This Hadoop tutorial provides thorough introduction of Hadoop. The tutorial covers what is Hadoop, what is the need of Hadoop, why hadoop is most popular, Hadoop Architecture, data flow, Hadoop daemons, different flavours, introduction of Hadoop componenets like hdfs, MapReduce, Yarn, etc.
Hadoop is an open source tool from the ASF – Apache Software Foundation. Open source project means it is freely available and even its source code can be changed as per the requirements. If certain functionality does not fulfill your requirement, you can change it according to your need. Most of Hadoop code is written by Yahoo, IBM, Facebook, Cloudera.

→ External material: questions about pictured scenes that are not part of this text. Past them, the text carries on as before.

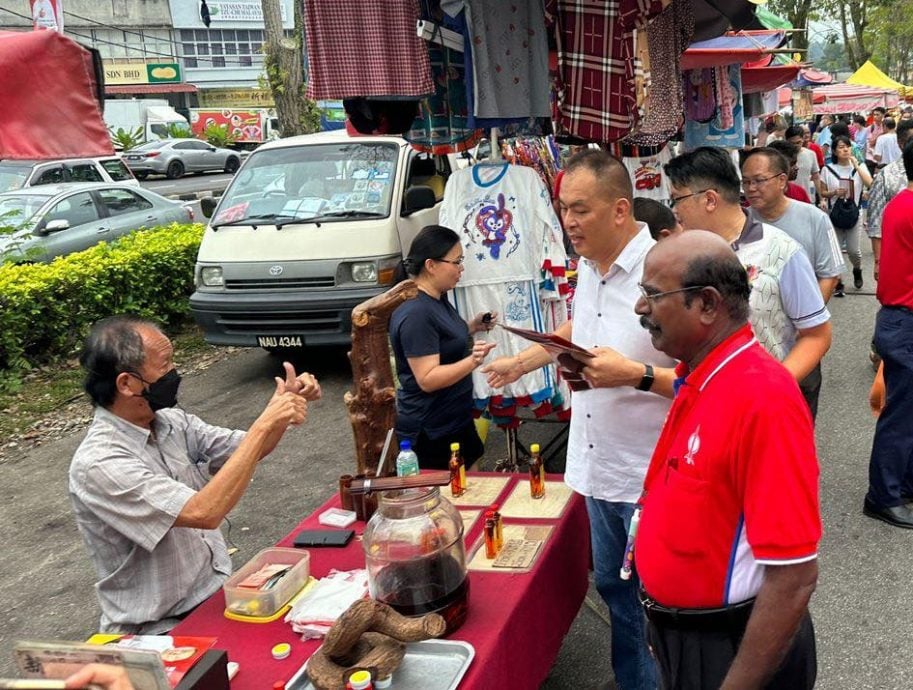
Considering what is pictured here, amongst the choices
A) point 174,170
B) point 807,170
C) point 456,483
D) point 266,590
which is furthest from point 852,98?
point 266,590

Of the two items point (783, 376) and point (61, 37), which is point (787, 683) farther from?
point (61, 37)

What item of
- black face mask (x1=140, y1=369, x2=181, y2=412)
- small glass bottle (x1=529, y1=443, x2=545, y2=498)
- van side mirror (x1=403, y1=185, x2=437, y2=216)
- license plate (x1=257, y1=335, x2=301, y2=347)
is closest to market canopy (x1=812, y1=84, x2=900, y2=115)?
van side mirror (x1=403, y1=185, x2=437, y2=216)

It provides an efficient framework for running jobs on multiple nodes of clusters. Cluster means a group of systems connected via LAN. Hadoop provides parallel processing of data as it works on multiple machines simultaneously.
It is inspired by Google, which has written a paper about the technologies it is using like Map-Reduce programming model as well as its file system (GFS). Hadoop was originally written for the Nutch search engine project when Doug cutting and his team were working on it but very soon, it became a top-level project due to its huge popularity.
Hadoop is an open source framework which is written in Java. But this does not mean you can code only in Java. You can code in C, C++, perl, python, ruby etc. You can code in any language but it is recommended to code in java as you will have lower level control of the code.
It efficiently processes large volumes of data on a cluster of commodity hardware. Hadoop is developed for processing of huge volume of data. Commodity hardware are the low end hardware, they are cheap devices which are very economic. So hadoop is very economic.
Hadoop can be setup on single machine (pseudo distributed mode), but real power of Hadoop comes with a cluster of machines, it can be scaled to thousand nodes on the fly ie, without any downtime. We need not make any system down to add more systems in the cluster.
Hadoop consists of three key parts – Hadoop Distributed File System (HDFS), Map-Reduce and YARN. HDFS is the storage layer, Map Reduce is the processing layer and YARN is the resource management layer.
Let us now understand why Hadoop is very popular, why Hadoop has captured more than 90% of big data market.
Hadoop is not only a storage-system but is a platform for data storage as well as processing. It is scalable (more nodes can be added on the fly), Fault tolerant (Even if nodes go down, data can be processed by other node) and Open source (can modify the source code if required).